Perhaps it’s over-saturation of MMA on television? Perhaps it’s the holiday weekend? Or perhaps the economy has finally reached a point that casual MMA fans are cutting back on luxuries, starting with pay-per-view.
Regardless of how the general public feels, I am excited about Saturday’s UFC light heavyweight title match between Quinton “Rampage” Jackson and Forrest Griffin. Everyone likes seeing stars fight, and Jackson and Griffin are two of the promotion’s biggest stars. No, this fight does not have a grudge angle to it, but the styles of the two could make for some post-July 4 fireworks.
Breaking this down, one area where there could be a decisive advantage is when it comes to staminia. Jackson has been vocal in the past about his dislike for training. Meanwhile, Griffin is one of the hardest working fighters in the world right now.
With so much money at stake, I think it’s safe to assume that Jackson has found the proper motivation needed to get himself into the gym earlier and more often. This is not the same Jackson that fought for PRIDE who would often rely too heavily on his natural physical ability. He’s improved as a fighter since starting to work with Juanito Ibarra and he now has the money needed to operate a proper training camp.
I’m still giving Griffin the advantage when it comes to cardio, but I don’t think the gap will be as big as some might be anticipating.
Griffin also has an edge when it comes to jiu-jitsu. Rampage has good takedowns and slams that are complemented by excellent ground and pound. However, his submissions are lacking, as evidenced by Jackson getting tapped out by several lesser experienced fighters during the taping of the seventh season of “The Ultimate Fighter.”
When it comes to ability to absorb punishment, both Jackson and Griffin have world class chins. As such, I see this fight going at least four rounds and possibly five. Because both are able to take a beating, I think that is why we will be treated to an exciting match with momentum changes and near finishes. The crowd at the Mandalay Bay in Las Vegas will be on their feet several times during the bout, which will create more excitement for the viewer watching at home.
So where does this all leave Jackson, the defending champion? Does he not have any advantages coming into this fight? He most certainly does.
Jackson is clearly the much better wrestler of the two, although Griffin proved against Tito Ortiz that his takedown defense can be impeccable at times. However, Ortiz’s shot is outdated while Jackson’s standup ability means that Griffin can’t just drop his hands, as he must keep them higher in order to protect his face. Griffin almost shut out Ortiz in the takedown department, and while he will certainly stuff some of Jackson’s takedown attempts, Jackson will be successful on a few.
If the fight goes to the ground with Jackson on top, he will need to watch out for submissions from the bottom. However, if he can keep from getting himself caught in a triangle, Jackson will make life very difficult for Griffin through his ground and pound ability. It’s imperative that Griffin utilize good wrist control from the bottom and or body lock Jackson so that he is unable to get off unanswered shots from top position.
Another area where Jackson will have the advantage is the standup.

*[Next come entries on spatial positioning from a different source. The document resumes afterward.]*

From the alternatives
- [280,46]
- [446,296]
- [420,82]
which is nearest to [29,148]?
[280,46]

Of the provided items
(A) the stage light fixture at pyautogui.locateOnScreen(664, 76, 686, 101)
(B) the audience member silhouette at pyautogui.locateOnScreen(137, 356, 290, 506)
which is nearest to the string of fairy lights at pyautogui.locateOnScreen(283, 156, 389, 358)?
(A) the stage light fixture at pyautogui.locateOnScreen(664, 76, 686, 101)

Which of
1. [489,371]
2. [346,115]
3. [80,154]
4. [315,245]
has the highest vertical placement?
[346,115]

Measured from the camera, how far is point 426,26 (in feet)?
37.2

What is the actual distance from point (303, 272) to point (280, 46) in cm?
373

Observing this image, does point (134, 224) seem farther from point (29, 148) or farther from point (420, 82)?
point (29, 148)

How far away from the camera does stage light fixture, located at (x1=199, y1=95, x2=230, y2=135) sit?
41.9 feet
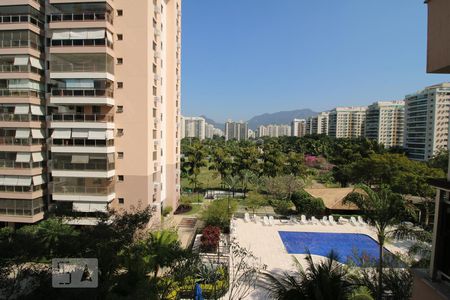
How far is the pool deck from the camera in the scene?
17.3 m

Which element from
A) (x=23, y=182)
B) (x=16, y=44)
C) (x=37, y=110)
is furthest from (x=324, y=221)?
(x=16, y=44)

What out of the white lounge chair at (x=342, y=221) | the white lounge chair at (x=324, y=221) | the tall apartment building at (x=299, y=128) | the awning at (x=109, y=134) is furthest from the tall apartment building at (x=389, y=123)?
the awning at (x=109, y=134)

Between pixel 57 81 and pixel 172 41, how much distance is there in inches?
428

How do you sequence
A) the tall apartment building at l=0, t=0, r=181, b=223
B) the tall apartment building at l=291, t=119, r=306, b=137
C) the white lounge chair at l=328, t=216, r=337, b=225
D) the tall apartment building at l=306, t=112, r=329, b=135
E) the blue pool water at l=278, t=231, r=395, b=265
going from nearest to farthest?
the tall apartment building at l=0, t=0, r=181, b=223
the blue pool water at l=278, t=231, r=395, b=265
the white lounge chair at l=328, t=216, r=337, b=225
the tall apartment building at l=306, t=112, r=329, b=135
the tall apartment building at l=291, t=119, r=306, b=137

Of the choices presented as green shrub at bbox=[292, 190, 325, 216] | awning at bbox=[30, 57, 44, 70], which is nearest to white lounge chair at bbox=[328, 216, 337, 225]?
green shrub at bbox=[292, 190, 325, 216]

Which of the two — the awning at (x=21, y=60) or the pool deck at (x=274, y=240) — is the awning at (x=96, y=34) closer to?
the awning at (x=21, y=60)

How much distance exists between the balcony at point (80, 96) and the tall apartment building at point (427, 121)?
74.7 m

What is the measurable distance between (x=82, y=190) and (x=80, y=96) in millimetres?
6413

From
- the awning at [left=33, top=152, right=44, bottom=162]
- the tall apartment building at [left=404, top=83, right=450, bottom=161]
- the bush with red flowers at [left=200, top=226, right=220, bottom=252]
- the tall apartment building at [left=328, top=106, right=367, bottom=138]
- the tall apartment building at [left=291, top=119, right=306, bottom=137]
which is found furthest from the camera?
the tall apartment building at [left=291, top=119, right=306, bottom=137]

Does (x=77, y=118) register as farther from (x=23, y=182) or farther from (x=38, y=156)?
(x=23, y=182)

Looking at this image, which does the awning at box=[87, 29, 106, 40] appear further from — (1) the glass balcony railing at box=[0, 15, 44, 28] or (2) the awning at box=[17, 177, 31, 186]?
(2) the awning at box=[17, 177, 31, 186]

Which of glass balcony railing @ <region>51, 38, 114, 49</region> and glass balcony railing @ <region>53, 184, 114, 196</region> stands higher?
glass balcony railing @ <region>51, 38, 114, 49</region>

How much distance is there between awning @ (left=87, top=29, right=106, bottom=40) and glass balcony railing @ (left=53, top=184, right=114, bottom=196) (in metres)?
9.92

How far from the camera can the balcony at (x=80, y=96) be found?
57.8ft
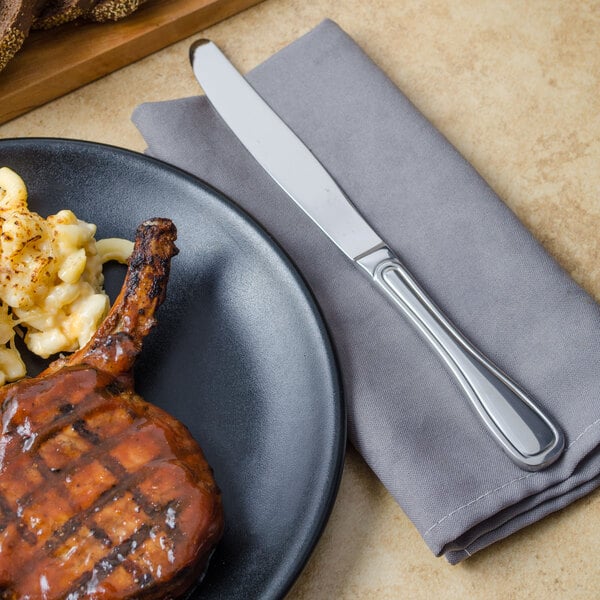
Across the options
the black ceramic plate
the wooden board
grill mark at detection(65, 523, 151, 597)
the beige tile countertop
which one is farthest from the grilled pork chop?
the wooden board

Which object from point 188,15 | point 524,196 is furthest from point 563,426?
point 188,15

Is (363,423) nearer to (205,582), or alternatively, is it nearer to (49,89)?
(205,582)

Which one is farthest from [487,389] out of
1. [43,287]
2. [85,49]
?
[85,49]

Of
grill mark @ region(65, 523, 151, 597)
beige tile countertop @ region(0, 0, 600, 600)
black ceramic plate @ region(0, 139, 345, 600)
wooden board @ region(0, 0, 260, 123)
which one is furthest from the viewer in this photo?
wooden board @ region(0, 0, 260, 123)

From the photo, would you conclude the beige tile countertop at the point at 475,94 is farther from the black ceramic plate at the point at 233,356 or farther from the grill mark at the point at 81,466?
the grill mark at the point at 81,466

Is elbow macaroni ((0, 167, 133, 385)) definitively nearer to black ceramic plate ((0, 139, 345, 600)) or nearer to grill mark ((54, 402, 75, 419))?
black ceramic plate ((0, 139, 345, 600))

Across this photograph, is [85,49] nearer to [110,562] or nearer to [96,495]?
[96,495]
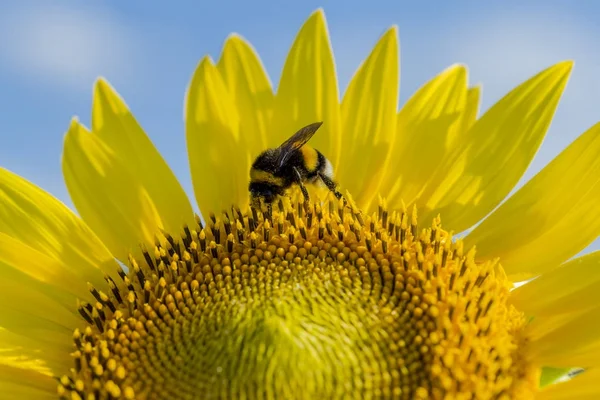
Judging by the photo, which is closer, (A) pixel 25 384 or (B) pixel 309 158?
(A) pixel 25 384

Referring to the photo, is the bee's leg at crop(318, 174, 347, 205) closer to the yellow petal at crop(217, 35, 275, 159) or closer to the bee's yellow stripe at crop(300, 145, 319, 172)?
the bee's yellow stripe at crop(300, 145, 319, 172)

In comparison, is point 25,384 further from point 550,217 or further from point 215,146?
point 550,217

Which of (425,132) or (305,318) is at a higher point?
(425,132)

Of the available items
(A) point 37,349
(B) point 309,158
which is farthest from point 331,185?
(A) point 37,349

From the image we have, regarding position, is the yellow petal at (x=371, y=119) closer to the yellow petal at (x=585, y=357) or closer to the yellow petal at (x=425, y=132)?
the yellow petal at (x=425, y=132)

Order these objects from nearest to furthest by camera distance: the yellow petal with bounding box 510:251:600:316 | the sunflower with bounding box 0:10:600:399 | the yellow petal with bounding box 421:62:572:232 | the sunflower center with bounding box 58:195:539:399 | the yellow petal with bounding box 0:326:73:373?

Griffin is not the world’s best defensive fighter. And having a good chin is a great way to make sure you’re around for the end of the fight, but it doesn’t mean you’re neccessarily going to be up on the scorecards. Griffin might also be more of a diverse striker, as I’m sure we will see him throw more kicks than Rampage. But where the difference will be felt is when it comes to punching power. Griffin by no means is a soft puncher, however, he hasn’t traditionally been a one-punch knockout artist. Jackson has shown us in the past that he does indeed possess that power.
While Griffin has a strong chin, he’s not invincible, as he proved during his upset loss against Keith Jardine. Hit him hard enough in the right spot, and he’ll go out like any other man would. While Griffin will be able to score with kicks, I expect Jackson to be able to throw and land more power shots than Griffin.
All things taken into consideration, does Griffin have a chance to become the UFC’s first organic “Ultimate Fighter” television show winner to claim a title? Yes, Matt Serra technically is the first TUF’er to win a world title, but he had already competed in the UFC at the time of his selection of the show. To me, if Griffin wins, he should be viewed as the first TUF alum to take home gold. Griffin most certainly has a shot and it wouldn’t surprise me if he pulled off the upset. That being said, I believe that Jackson is the smart play here. I see him imposing his will and keeping Griffin on the defensive for much of the fight.
As long as it is Jackson dictating the terms of the fight to Griffin, I just can’t see the upset taking place. I see this fight ending late in the fourth round, with Jackson winning via TKO after the referee steps in to call the fight due to Griffin eating too many ground and pound shots on his back.